Question

P_r_a_c_t_i_c_a_l_ _M_a_t_h

After repairs due to a minor car accident, power is lost to the radio system.
When power is restored, the radio requires a code to become operational once again.

The code required is a 5 digit code, where the digits are from the set 1,2,3,4.

If three successive guesses are incorrect the radio will not accept any further guesses until half an hour has elapsed.


Assume that guesses are made in a systematic fashion (no repeats), and that the time to enter each guesses is negligible.

How long can you expect it to take to guess the right code?

Answer 1

4^5 different 5 digit codes can be made by choosing digits from {1, 2, 3, 4}

Answer 2

Each iteration, we have \(3\) chances to test our luck and we're not repeating the already tested codes.
So the probability of success at \(n\)th iteration would be :
\[\dfrac{3}{4^5-3(n-1)}\]

Answer 3

I'm getting the expected time to be around 57 days
Is it any closer to the correct answer ?

Answer 4

i'm getting closer to 4 days

Answer 5

\[\frac{\left(\dfrac{4^5}3-3\right)}2\times0.5\ \text{hr}\div 24\ \text{hr}/\text d\]

Answer 6

Maybe i'll just take it to the mechanic.

Answer 7

Aren't you considering the outcomes are equally likely ?

Answer 8

http://www.wolframalpha.com/input/?i=%5Csum%5Climits_%7Bn%3D1%7D%5E(342)+(3%2F(4%5E5-3(n-1)))*(30%2F(60*24)*(n-1))

Answer 9

Nvm, i see my mistake

Answer 10

why the sum?

Answer 11

does my equation seem reasonable?

Answer 12

I do assume that any of the possible guesses are equally likely.

Answer 13

I'm not sure how this can be approached:

Suppose you start at 12341, 12342....

ANY one combination is exactly the same probabilty as the other so there is the same chance you will get the right combination on the FIRST try as on the last.

I can't see that you can predict a time.

You might say that ON AVERAGE over a very large number of attempts to crack the code (I mean repeats of the WHOLE experiment) that teh time would be HALF the maximum time...

Maybe I've missed something..

Answer 14

I get 3.55... days on average.

That^ is working around the clock.

So just take it into the mechanic :-)

Answer 15

Yes @MrNood want the average, ( i.e. the expectation value )

Answer 16

\(\color{#0cbb34}{\text{Originally Posted by}}\) @UnkleRhaukus
Or is this it

\[\frac{\left(\dfrac{\text{total number of possibilities}-\text{free guesses}}{\text{guesses per go}}\right)}2\times\text{time per go}\]
\[\frac{\left(\dfrac{4^5-3}3\right)}2\times0.5\ \text{hr}\div 24\ \text{hr}/\text d \approx 7.09\ \text{day}\]
\(\color{#0cbb34}{\text{End of Quote}}\)
I got 7.1111

Answer 17

i don't know if my formula is right or not

Answer 18

This is just an assumption, but isn't after trying out one code and getting it wrong, the probability of others will increase? Like if I tried all combinations except one and got all wrong, the probability of the leftover one will increase to 1. Is this thing correct?

Answer 19

I guess maths isn't the practical way to fix my car after all.

:: Information provided ::
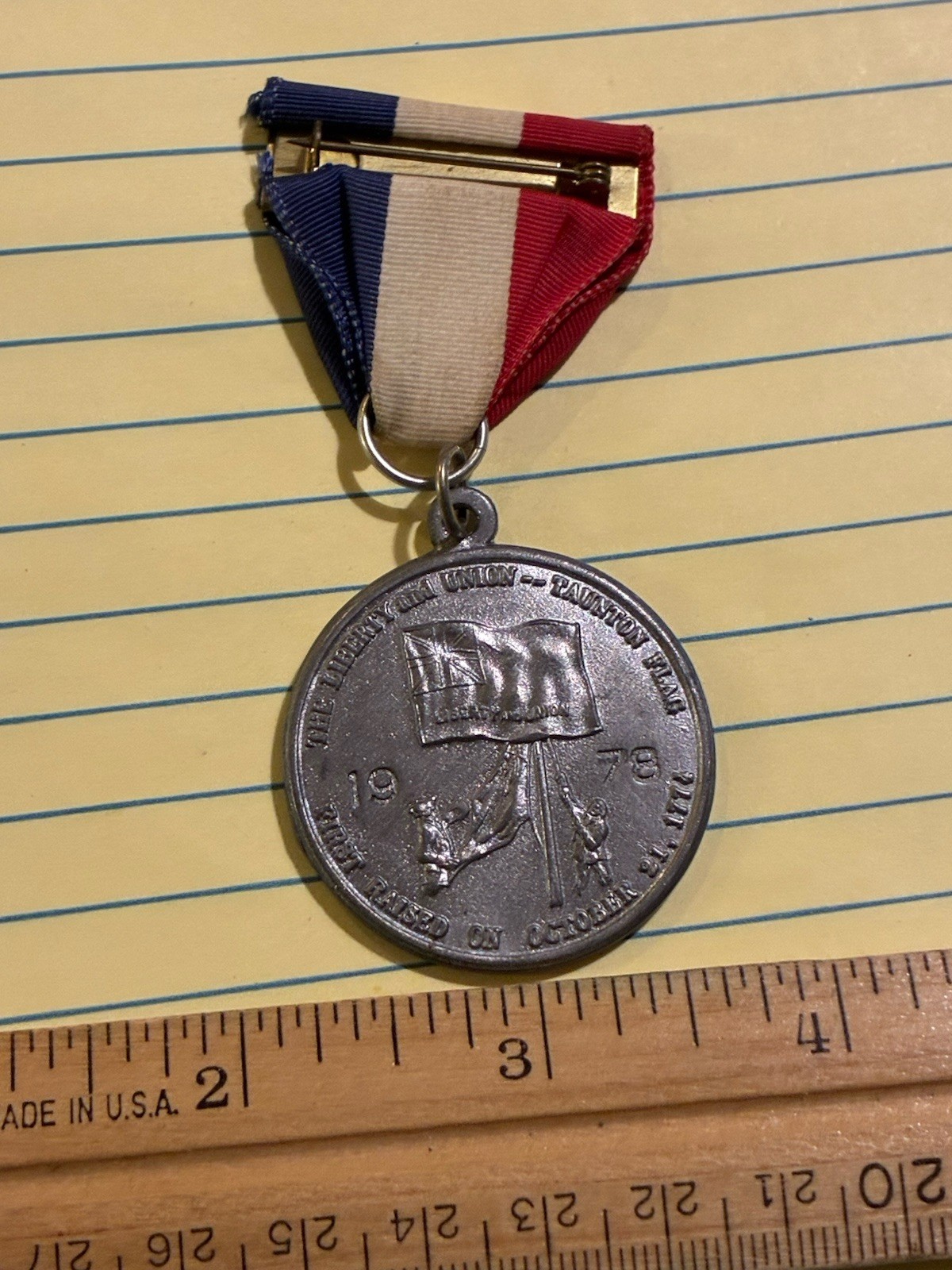 1976 BICENTENNIAL MEDAL TAUNTON MASSACHUSETTS -LIBERTY & UNION FLAG TAUNTON FLAG 1976 BICENTENNIAL MEDAL TAUNTON MASSACHUSETTS -LIBERTY & UNION FLAG TAUNTON FLAG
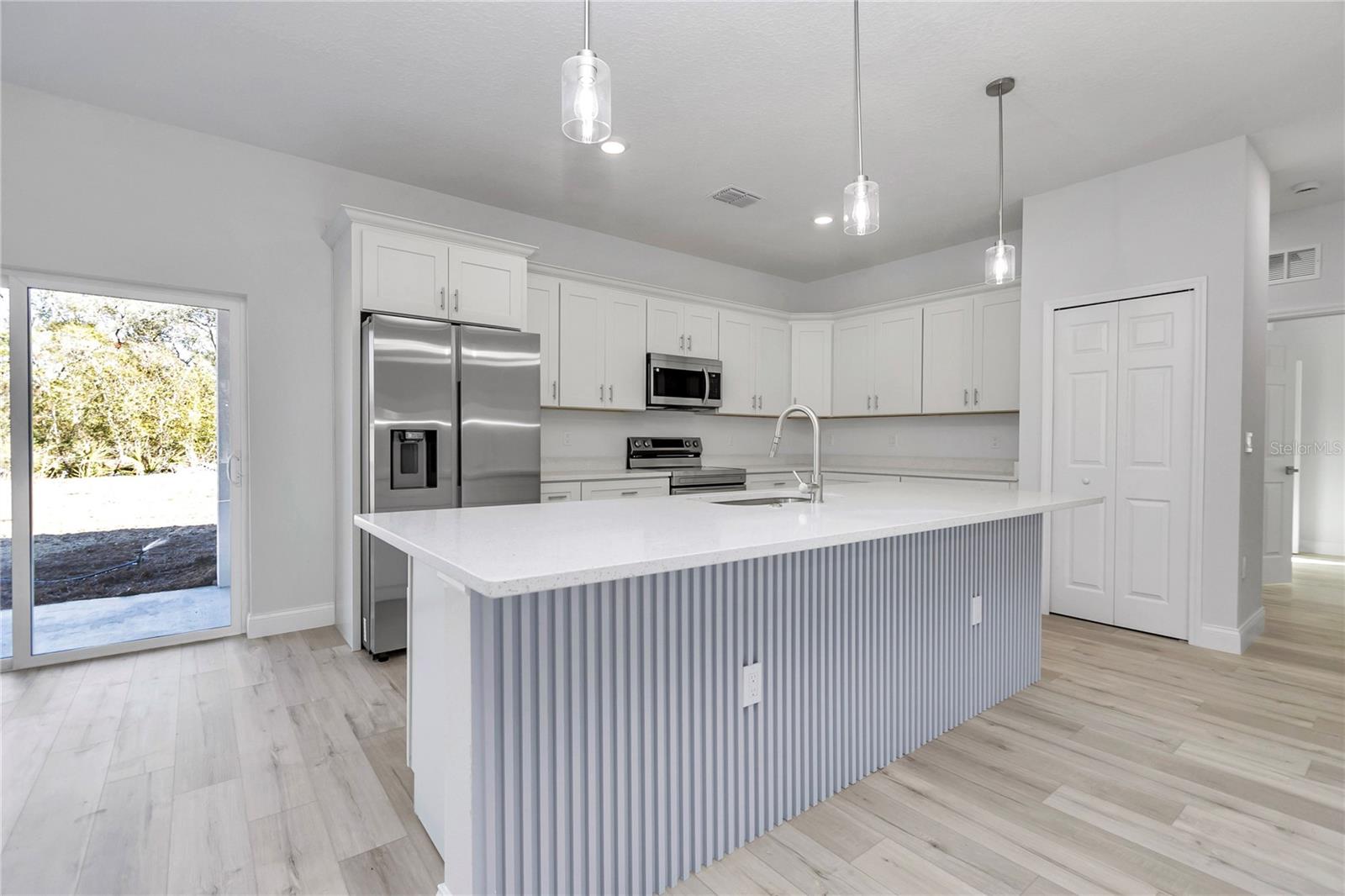 Image 17 of 38 For 15227 28th Avenue Road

:: Problems and tasks ::
[1] Condense the paragraph of the Practical Math thread that begins "ANY one combination is exactly" into one shorter sentence that keeps its main facts.
[2] According to the Practical Math thread, after how many successive incorrect guesses does the radio stop accepting guesses for half an hour?
[3] Reproduce the part of the Practical Math thread starting at "P_r_a_c_t_i_c_a_l_ _M_a_t_h" and ending at "the set 1,2,3,4.", swapping "radio" for "stereo".
The data have no connection to the Practical Math thread.

:: Answers to the problems ::
[1] Every combination is equally probable, so the correct one is as likely to come up on the first try as on the last.

[2] Three successive incorrect guesses.

[3]
P_r_a_c_t_i_c_a_l_ _M_a_t_h

After repairs due to a minor car accident, power is lost to the stereo system.
When power is restored, the stereo requires a code to become operational once again.

The code required is a 5 digit code, where the digits are from the set 1,2,3,4.